While governments tinker at the margins of miserably inadequate ETS schemes, a survey of 80 international climate scientists by The Independent  reveals 54% consider recent climate developments so dire that attempts at geo-engineered mitigation, or “Plan B”, are unavoidable.

About 35% of respondents disagreed with the need for a “Plan B”, arguing that it would distract from the main objective of cutting CO2 emissions, with the remaining 11 per cent saying that they did not know whether a geo-engineering strategy is needed or not.

Attempts at geo-engineering, aimed at artificially reducing solar radiation, as originally suggested by Paul Crutzen, the Nobel Prize atmospheric physicist, include artificially increased albedo (reflection) of the stratosphere, probably over the Arctic circle where ice melt and albedo loss are fastest. This could be achieved by injection sulphur dioxide aerosols, possibly shot from guns or mixed in jet fuel of planes over-flying polar regions.

The effects would be similar to volcanic events, such as the 1991 Mount Pinatubo eruption, or the 1816 Mount Tambora eruption, which resulted in freezing winters and snow storms in Europe and North America (dubbed “the year without a summer”). Both eruptions resulted in cooling of the Earth surface by about 0.5 degrees C for a couple of years.

Injection of sulphur dioxide into the stratosphere are converted to sulfuric acid aerosol dust veil that encircles the Earth. Estimates of the mass of SO4 for the Tambora eruption vary between 60 and 100 terragram (0.6 to 1.0 million ton), not an easy task for a geo-engineering effort.

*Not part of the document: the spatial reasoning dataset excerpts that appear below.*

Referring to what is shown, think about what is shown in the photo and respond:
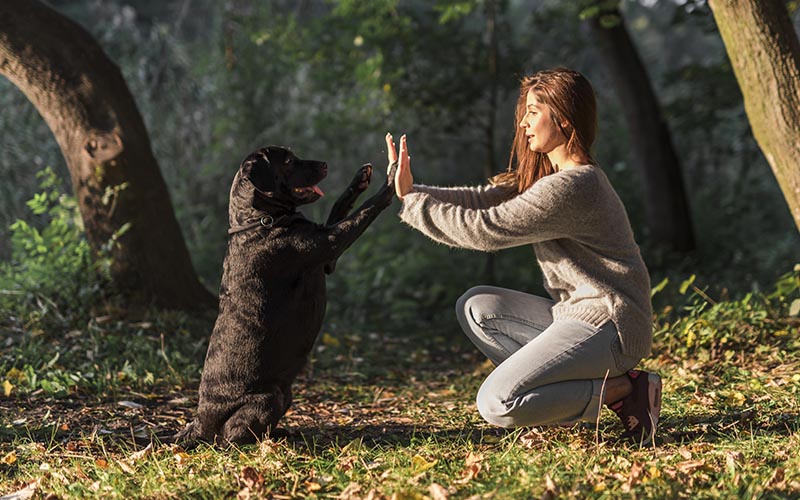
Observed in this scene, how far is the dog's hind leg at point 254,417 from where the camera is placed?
3.16m

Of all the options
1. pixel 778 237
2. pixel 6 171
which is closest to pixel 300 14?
pixel 6 171

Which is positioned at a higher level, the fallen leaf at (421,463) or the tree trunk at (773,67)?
the tree trunk at (773,67)

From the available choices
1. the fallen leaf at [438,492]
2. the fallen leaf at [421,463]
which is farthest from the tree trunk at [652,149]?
the fallen leaf at [438,492]

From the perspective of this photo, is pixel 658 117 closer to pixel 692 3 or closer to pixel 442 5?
pixel 692 3

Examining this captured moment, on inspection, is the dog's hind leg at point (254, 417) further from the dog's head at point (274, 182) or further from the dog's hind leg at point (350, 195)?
the dog's head at point (274, 182)

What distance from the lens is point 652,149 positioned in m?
9.14

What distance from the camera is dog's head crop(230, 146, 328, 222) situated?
310 cm

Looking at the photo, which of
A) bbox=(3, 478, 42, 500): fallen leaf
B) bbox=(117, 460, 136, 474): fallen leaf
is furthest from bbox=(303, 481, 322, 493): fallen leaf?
bbox=(3, 478, 42, 500): fallen leaf

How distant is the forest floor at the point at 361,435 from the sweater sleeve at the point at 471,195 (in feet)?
3.16

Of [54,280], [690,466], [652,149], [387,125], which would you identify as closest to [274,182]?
[690,466]

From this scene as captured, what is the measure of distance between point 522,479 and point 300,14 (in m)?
8.99

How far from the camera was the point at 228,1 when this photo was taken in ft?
34.8

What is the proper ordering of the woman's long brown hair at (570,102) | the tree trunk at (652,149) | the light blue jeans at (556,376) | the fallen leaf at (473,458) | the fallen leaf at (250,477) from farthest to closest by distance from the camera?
the tree trunk at (652,149), the woman's long brown hair at (570,102), the light blue jeans at (556,376), the fallen leaf at (473,458), the fallen leaf at (250,477)

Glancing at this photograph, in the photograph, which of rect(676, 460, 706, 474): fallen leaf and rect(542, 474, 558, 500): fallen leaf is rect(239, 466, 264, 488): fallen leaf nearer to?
rect(542, 474, 558, 500): fallen leaf
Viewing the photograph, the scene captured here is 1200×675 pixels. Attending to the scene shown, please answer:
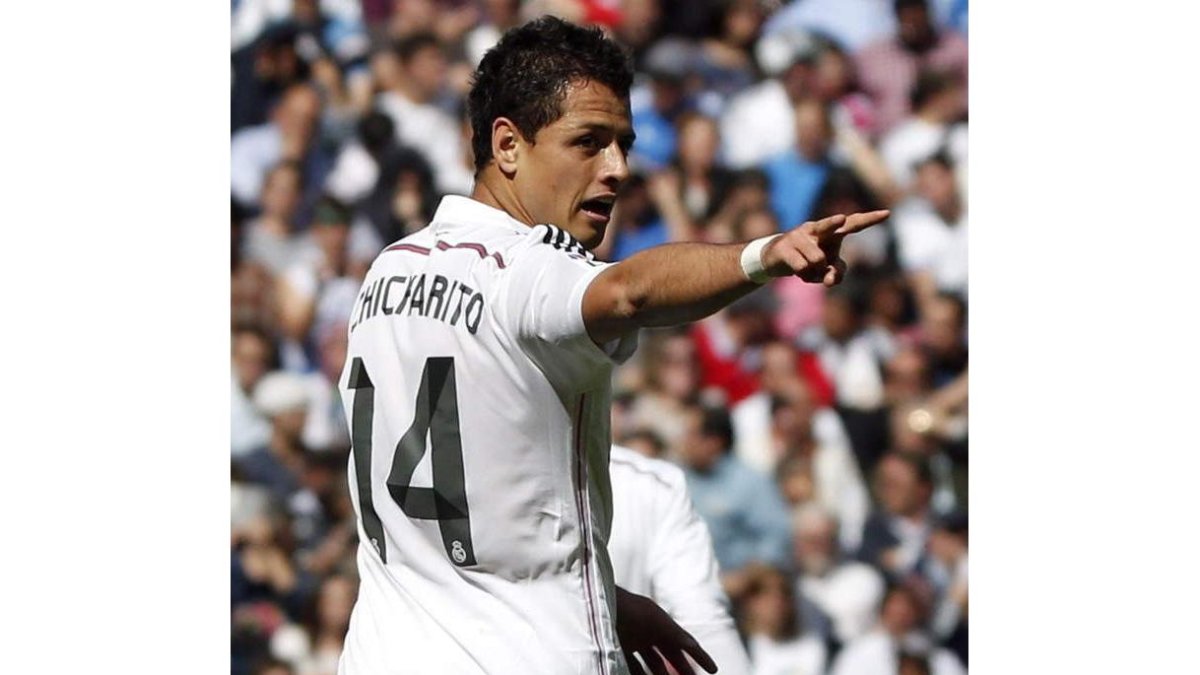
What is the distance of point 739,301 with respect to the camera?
17.2 feet

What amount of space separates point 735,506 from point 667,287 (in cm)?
344

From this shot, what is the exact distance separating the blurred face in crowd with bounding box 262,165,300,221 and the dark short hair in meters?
3.26

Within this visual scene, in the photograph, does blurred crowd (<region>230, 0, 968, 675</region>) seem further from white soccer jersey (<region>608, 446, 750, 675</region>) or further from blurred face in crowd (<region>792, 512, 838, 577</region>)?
white soccer jersey (<region>608, 446, 750, 675</region>)

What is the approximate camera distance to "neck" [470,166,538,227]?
94.8 inches

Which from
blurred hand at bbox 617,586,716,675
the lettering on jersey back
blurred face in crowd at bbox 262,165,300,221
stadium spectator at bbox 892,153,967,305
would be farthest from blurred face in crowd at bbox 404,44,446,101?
blurred hand at bbox 617,586,716,675

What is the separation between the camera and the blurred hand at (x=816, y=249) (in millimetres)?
1810

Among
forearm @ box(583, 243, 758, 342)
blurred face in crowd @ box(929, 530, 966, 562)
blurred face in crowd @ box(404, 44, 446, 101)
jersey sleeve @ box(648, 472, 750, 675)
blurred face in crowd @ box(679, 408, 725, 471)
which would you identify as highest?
blurred face in crowd @ box(404, 44, 446, 101)

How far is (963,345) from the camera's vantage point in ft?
17.4

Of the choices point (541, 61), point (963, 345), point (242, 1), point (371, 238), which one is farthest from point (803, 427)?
point (541, 61)

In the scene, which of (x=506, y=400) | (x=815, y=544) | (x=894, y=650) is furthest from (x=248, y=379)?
(x=506, y=400)

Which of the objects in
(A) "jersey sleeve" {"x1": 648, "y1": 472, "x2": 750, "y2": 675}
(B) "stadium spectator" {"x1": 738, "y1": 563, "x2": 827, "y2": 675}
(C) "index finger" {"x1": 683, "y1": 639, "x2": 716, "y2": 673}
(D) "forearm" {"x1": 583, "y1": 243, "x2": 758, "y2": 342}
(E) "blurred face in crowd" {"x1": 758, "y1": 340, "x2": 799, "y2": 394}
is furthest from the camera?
(E) "blurred face in crowd" {"x1": 758, "y1": 340, "x2": 799, "y2": 394}

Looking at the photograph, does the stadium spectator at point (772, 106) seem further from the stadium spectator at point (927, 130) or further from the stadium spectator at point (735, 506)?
the stadium spectator at point (735, 506)

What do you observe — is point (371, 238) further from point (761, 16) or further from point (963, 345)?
point (963, 345)

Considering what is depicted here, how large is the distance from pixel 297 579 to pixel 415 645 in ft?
11.2
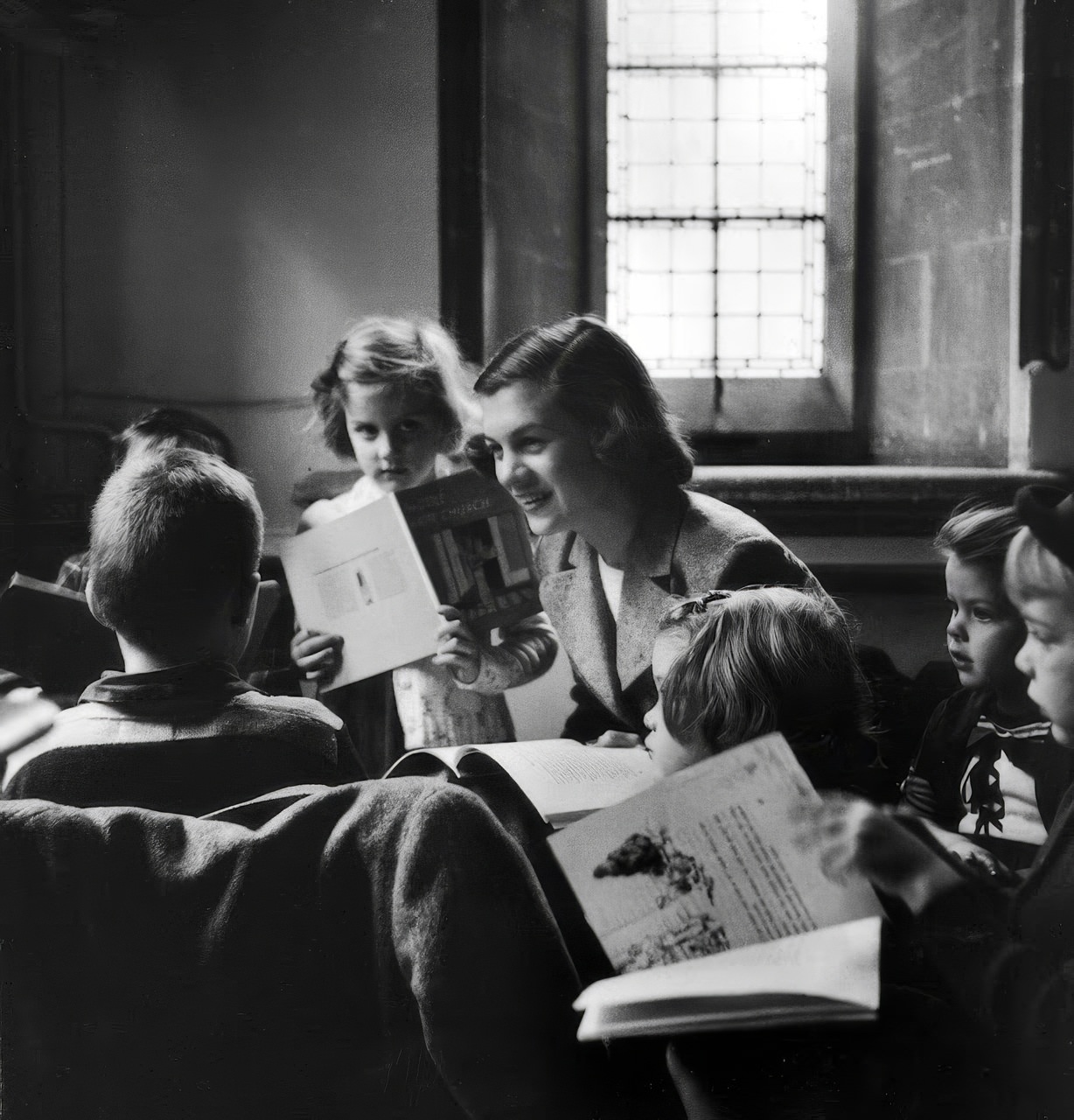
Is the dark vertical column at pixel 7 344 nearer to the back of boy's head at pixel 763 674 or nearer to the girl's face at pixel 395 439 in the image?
the girl's face at pixel 395 439

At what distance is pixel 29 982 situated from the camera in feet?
4.20

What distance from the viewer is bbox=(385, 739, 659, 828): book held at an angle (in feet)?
4.44

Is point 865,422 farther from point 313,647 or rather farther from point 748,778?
point 313,647

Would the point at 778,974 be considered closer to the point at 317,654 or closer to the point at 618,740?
the point at 618,740

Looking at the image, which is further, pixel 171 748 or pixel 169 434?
pixel 169 434

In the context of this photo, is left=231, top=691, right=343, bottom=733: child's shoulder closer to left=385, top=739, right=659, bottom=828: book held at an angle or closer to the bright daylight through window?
left=385, top=739, right=659, bottom=828: book held at an angle

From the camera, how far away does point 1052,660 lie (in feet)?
4.60

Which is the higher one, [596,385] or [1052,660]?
[596,385]

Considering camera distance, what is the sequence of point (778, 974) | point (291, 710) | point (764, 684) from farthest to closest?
point (291, 710)
point (764, 684)
point (778, 974)

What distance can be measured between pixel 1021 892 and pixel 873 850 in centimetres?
21

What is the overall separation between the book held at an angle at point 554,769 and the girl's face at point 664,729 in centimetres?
2

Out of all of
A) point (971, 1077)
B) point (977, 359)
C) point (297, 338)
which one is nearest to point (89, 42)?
point (297, 338)

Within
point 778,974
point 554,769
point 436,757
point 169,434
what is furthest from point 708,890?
point 169,434

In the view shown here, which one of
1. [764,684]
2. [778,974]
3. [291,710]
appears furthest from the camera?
[291,710]
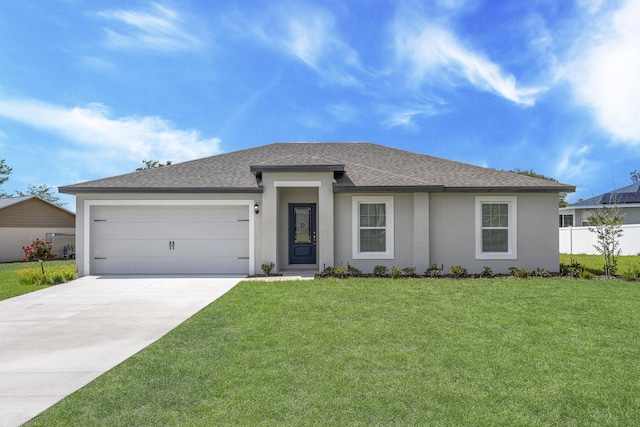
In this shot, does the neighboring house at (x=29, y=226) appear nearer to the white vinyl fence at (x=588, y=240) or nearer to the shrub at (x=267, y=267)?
the shrub at (x=267, y=267)

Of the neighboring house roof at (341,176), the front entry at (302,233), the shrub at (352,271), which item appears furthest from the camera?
the front entry at (302,233)

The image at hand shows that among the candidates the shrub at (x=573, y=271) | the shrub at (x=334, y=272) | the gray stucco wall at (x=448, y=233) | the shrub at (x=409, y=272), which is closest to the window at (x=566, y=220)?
the shrub at (x=573, y=271)

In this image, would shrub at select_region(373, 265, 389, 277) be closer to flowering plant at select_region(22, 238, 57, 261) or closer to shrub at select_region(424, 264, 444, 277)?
shrub at select_region(424, 264, 444, 277)

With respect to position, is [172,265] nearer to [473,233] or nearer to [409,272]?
[409,272]

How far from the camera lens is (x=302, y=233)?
14016mm

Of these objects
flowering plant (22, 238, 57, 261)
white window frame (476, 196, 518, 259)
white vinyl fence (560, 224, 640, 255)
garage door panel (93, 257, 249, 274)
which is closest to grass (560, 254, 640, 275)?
white vinyl fence (560, 224, 640, 255)

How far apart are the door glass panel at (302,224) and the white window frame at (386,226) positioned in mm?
2183

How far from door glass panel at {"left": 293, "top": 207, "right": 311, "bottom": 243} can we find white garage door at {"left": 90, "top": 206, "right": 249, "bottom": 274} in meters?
1.89

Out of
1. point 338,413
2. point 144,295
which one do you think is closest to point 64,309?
point 144,295

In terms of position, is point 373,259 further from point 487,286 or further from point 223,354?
point 223,354

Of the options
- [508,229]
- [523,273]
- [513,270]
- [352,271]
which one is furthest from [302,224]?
[523,273]

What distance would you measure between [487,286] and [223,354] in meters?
7.74

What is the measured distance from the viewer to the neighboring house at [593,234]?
20344 mm

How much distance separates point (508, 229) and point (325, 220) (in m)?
6.24
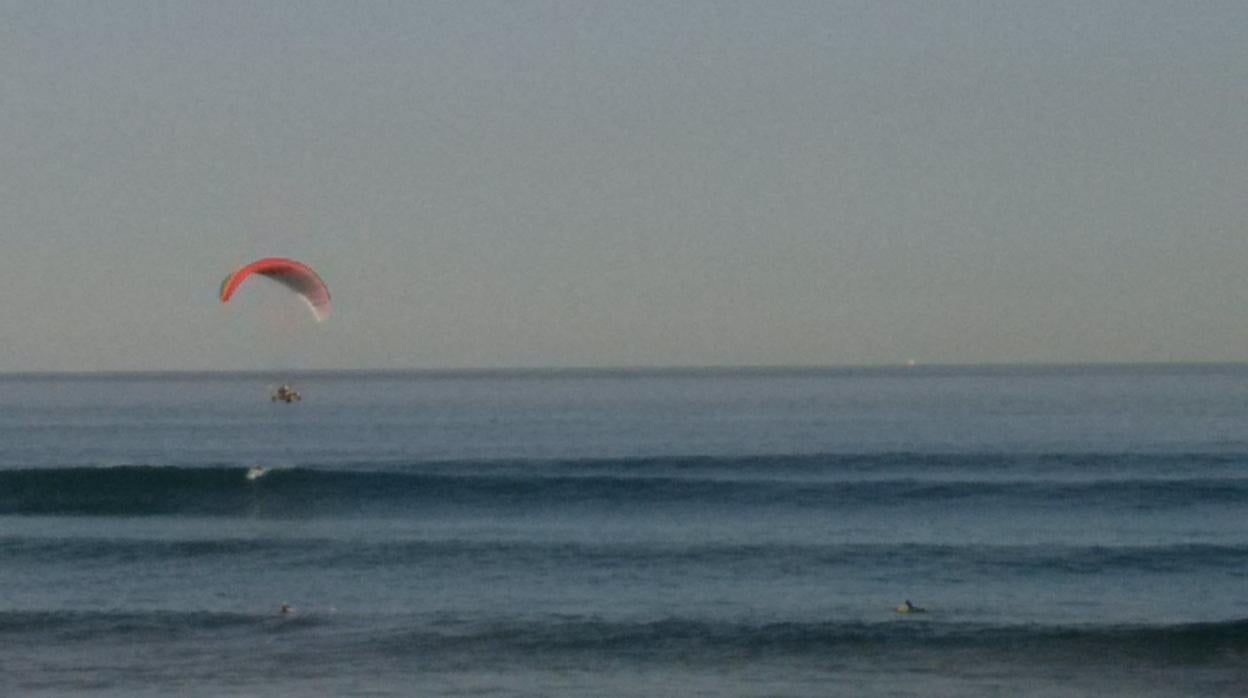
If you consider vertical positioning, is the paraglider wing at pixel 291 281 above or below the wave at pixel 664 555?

Other means of increasing the Earth albedo include dissemination of aluminum particles in or above the stratosphere, or installation of large solar reflectors in space. A “sunshade” 1800 km in diameter was proposed by Roger Angel to NASA, consisting of 16 trillion discs, contained in capsules fired by electric or magnetic guns (railgun, coilgun) to positions 1.5 million km from the Earth and capable of blocking 2% of sunlight, i.e. regulating several Watt/m2 of solar energy.

Other proposed methods include ocean fertilization with iron filings, enhancing algal and phytoplankton growth and photosynthetic CO2 capture, cloud seeding by atomized sea water (John Latham, US National Centre for Atmospheric Research; Stephen Salter, Edinburgh University; Mike Smith at Leeds), sodium pipe systems (“trees”) sequestering CO2 to sodium carbonate, and other methods, and vertical ocean-wide pipe systems to help pump cold CO2-absorbing water to the surface.

All these methods risk yet unforeseeable complications and side effects, including “collateral damage”.

That an interest grows in atmospheric geo-engineering, including US conferences, underpins the bankruptcy of international attempts at emission cuts. This includes partly watered down IPCC reports and woefully limited emission reduction targets of Kyoto — not to mention failures in Bali and Poznan, Garnaut’ conservative emission cut recommendations, and the 5/15 whitewash paper.

The astronomical costs of proposed geo-engineering methods make mockery of the economy-based arguments raised by business and governments against deep reduction in carbon emissions (while trillions are used for military purposes and the rescue of bankrupt financial institutions). The time for “business as usual” is nearly over.